No one in Bow Street would raise doubts.
Certainly not Parker. It would’ve been left alone—if not for the Queen.
” He shook his head, then scanned the list in his hand.
“Dr. Thornton must have known the truth. Was he part of this experimentation?”
“I don’t know. His wife died from diabetes, and he still mourns her. I don’t think it would’ve been too difficult to get him to look the other way if someone was trying to cure diseases with unethical research.”
“Even if it caused a girl to die?”
Kendra shrugged. “There are winners and losers in all medical research.” Even in her own time, sick people were given placebo treatments while others were given experimental drugs.
Both could die. Or be saved. It was the price of research.
The difference was that the participants in medical trials knew the risks.
Not always, though. History echoed with unethical experiments.
One of the more infamous was the Tuskegee Experiment, which, ironically, was also an attempt to cure syphilis.
Beginning in the early 1930s, researchers enlisted more than six hundred Black men from Alabama’s Tuskegee College.
Four-hundred-thirty-one men had syphilis, and were studied as the disease developed.
When penicillin became available to treat the disease in 1947, the doctors chose to supply the men with placebos in order to study how the disease progressed.
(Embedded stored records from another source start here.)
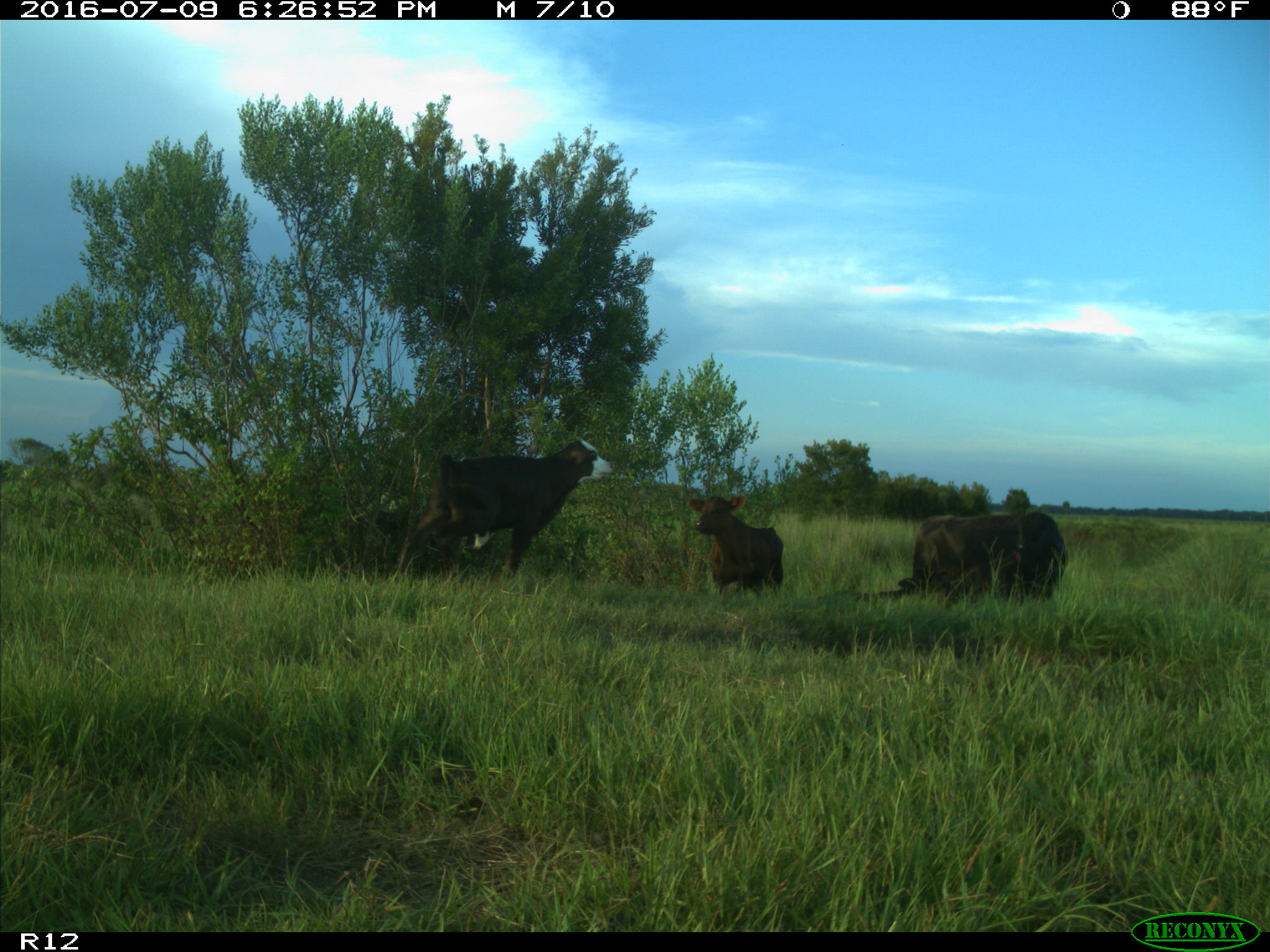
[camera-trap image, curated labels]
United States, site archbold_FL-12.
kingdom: Animalia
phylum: Chordata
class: Mammalia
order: Artiodactyla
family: Bovidae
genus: Bos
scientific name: Bos taurus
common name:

Doctors—scientists—allowed the men to go blind and insane—and give birth to nineteen syphilitic children.
It took decades before the experiments were halted, thanks to a whistleblower.
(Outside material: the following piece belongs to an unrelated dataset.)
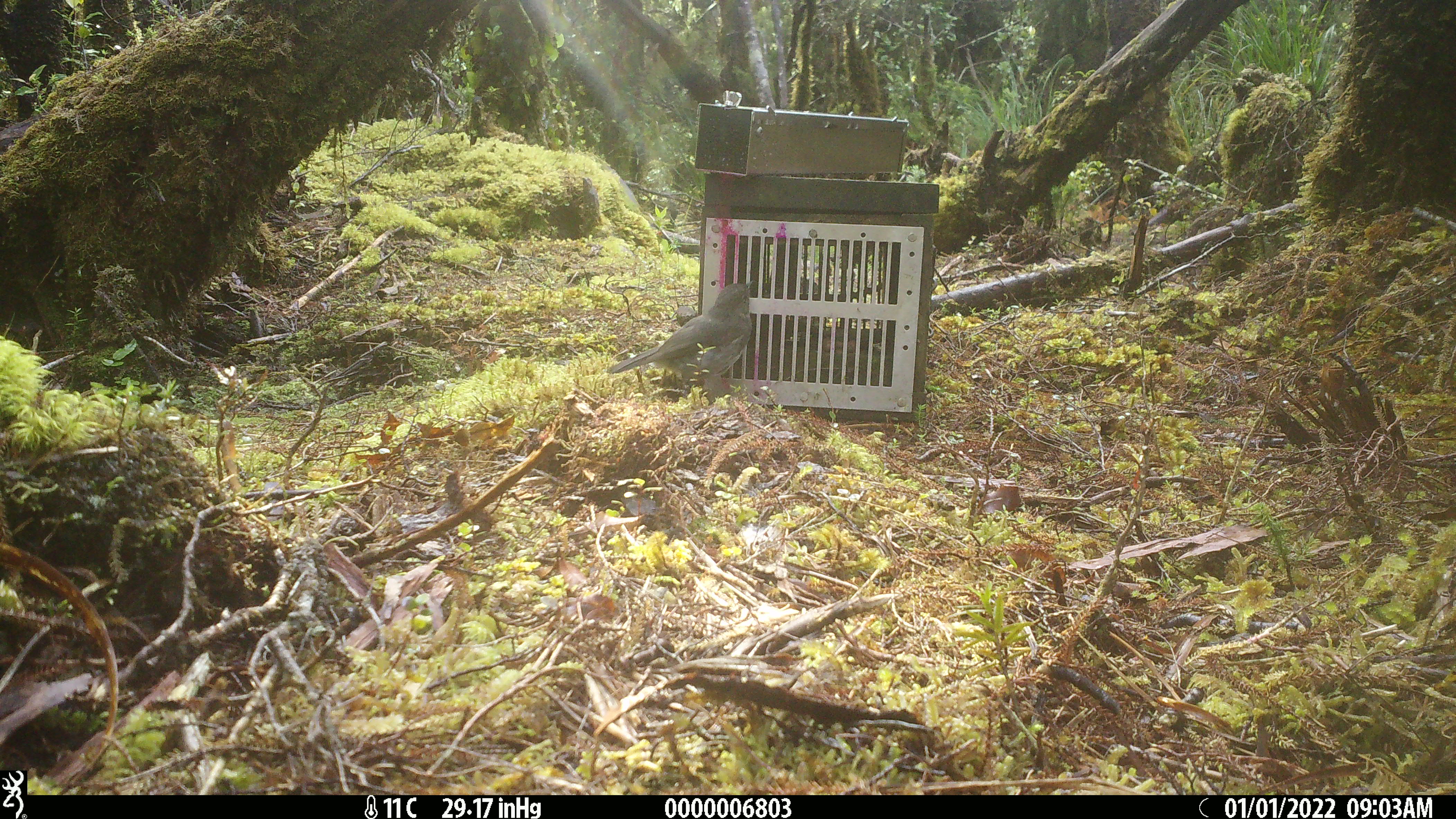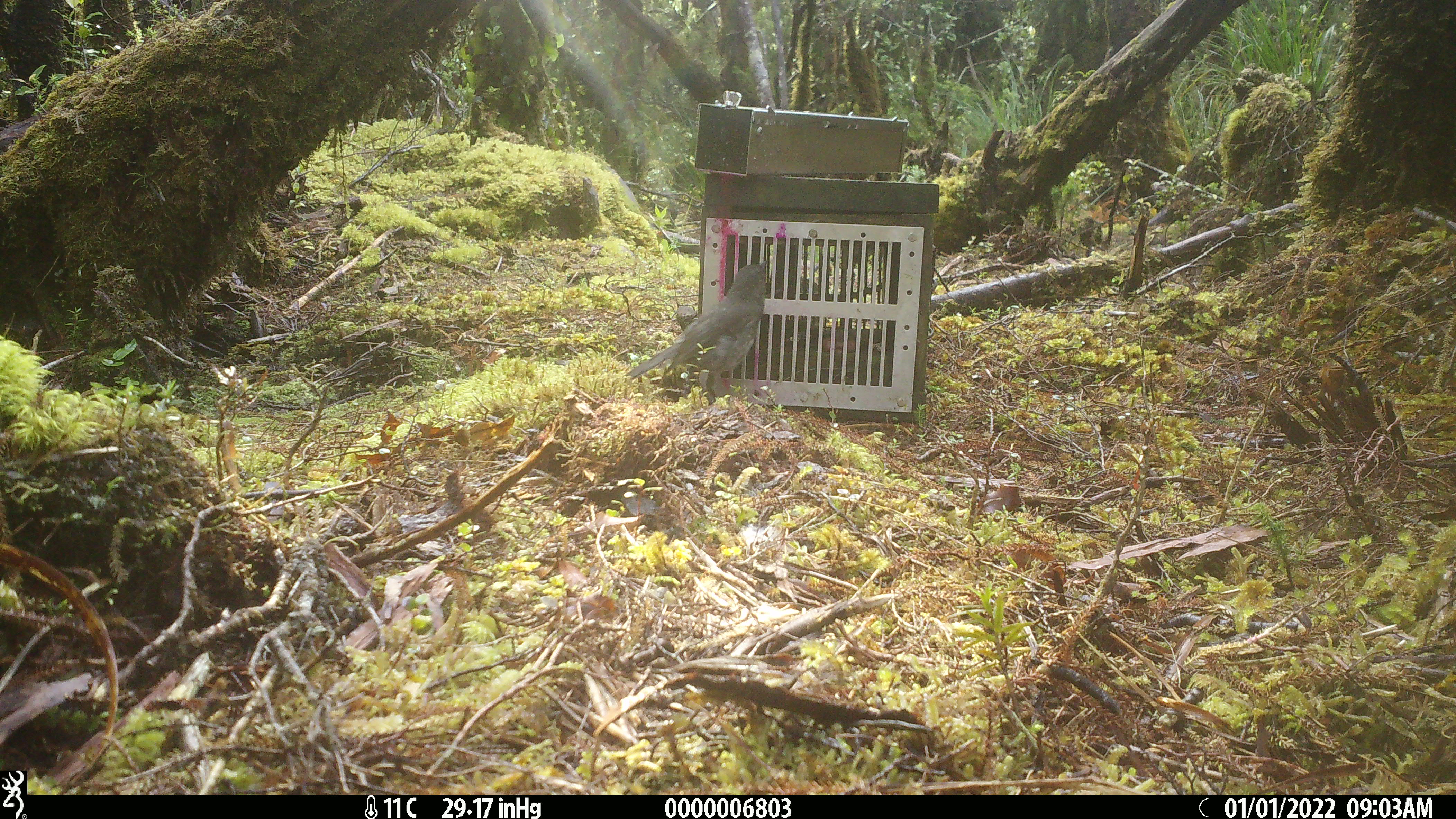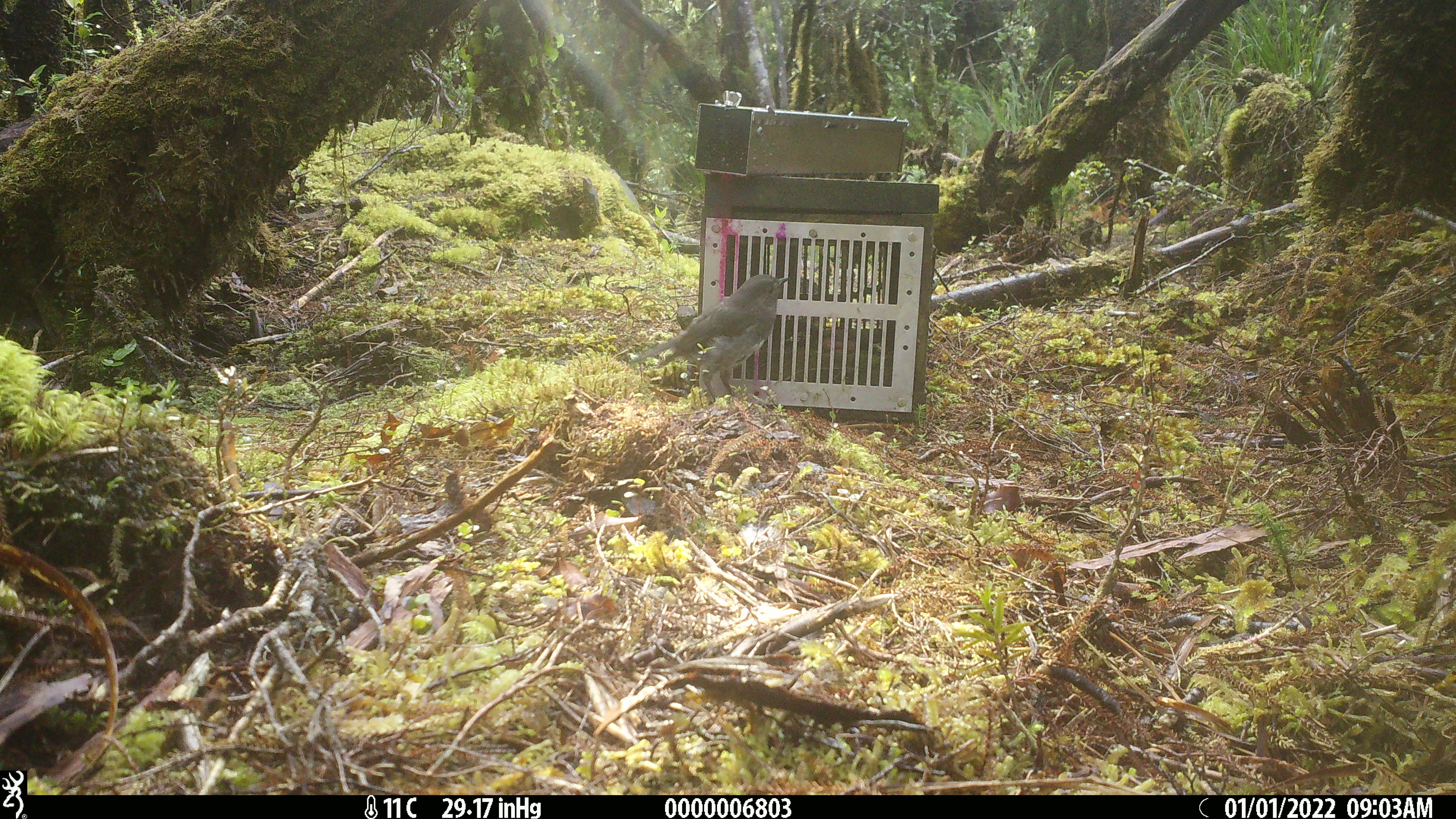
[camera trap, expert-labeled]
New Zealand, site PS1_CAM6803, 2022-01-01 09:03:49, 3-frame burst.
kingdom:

Lady Westford would have been a whistleblower if she hadn’t been killed.
“Why did the fiend murder Dr. Thornton, then?” Sam asked.
“Clarice died in a treatment. In his eyes, it was for the greater good. But Lady Westford . . . that crossed a line.”
“He still ruled it an accident.”
“He was an accessory after the fact,” Kendra agreed. “Probably hoped the whole thing would go away. The investigation forced him to think about his actions. If he showed any doubt, he became a threat. And just like Lady Westford, he needed to be eliminated.”
“The villain is bloody ruthless.”
“Yes. He also thinks he’s the smartest person in the room. Do you know who thinks they’re smarter than everybody else, Mr. Kelly?”
“The French, the royals, most noblemen and women, the clergy—”
Kendra had to laugh. “Point taken. You can add to that list: doctors. Surgeons, physicians. They tend to have a god complex.”
“They think they’re God?”
“Sometimes.” She remembered Dandridge arguing that surgeons played God every time they operated on a patient. “Or they consider themselves superior to other men. Infallible in their thinking, their decision-making, their feelings.”
Like my father.
“We know the why—his motive for killing. Now we need to find out the who.” Kendra gestured to the sheet of paper that Sam held. “He’s one of the names on that list, Mr. Kelly. I’d bet my life on it.”